Task instructions
Quote the records that follow in full and exactly; leave out the pictures.

-- START OF Task input --

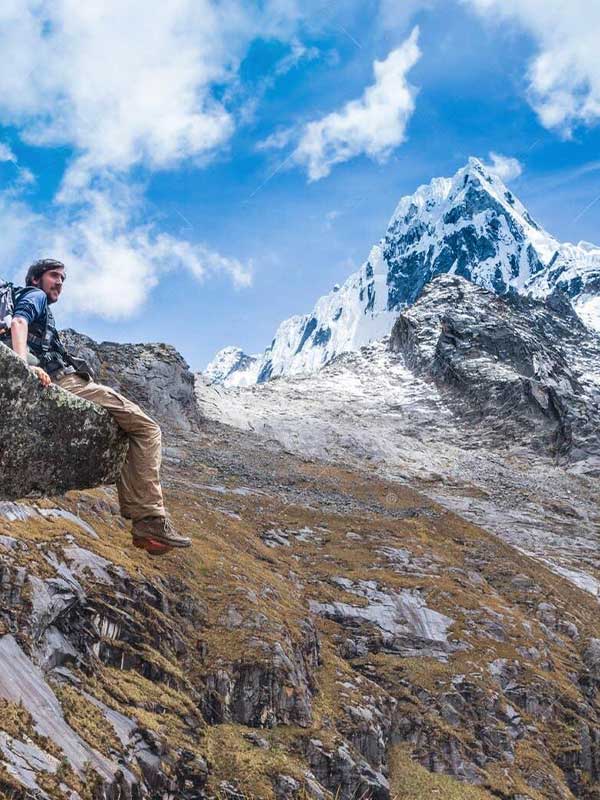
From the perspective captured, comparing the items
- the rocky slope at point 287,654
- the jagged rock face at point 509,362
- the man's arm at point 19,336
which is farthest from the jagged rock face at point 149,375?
the man's arm at point 19,336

-- END OF Task input --

Written response
From the perspective captured, comparing the items
- the rocky slope at point 287,654
- the jagged rock face at point 509,362
- the man's arm at point 19,336
which is farthest from the jagged rock face at point 149,375?
the man's arm at point 19,336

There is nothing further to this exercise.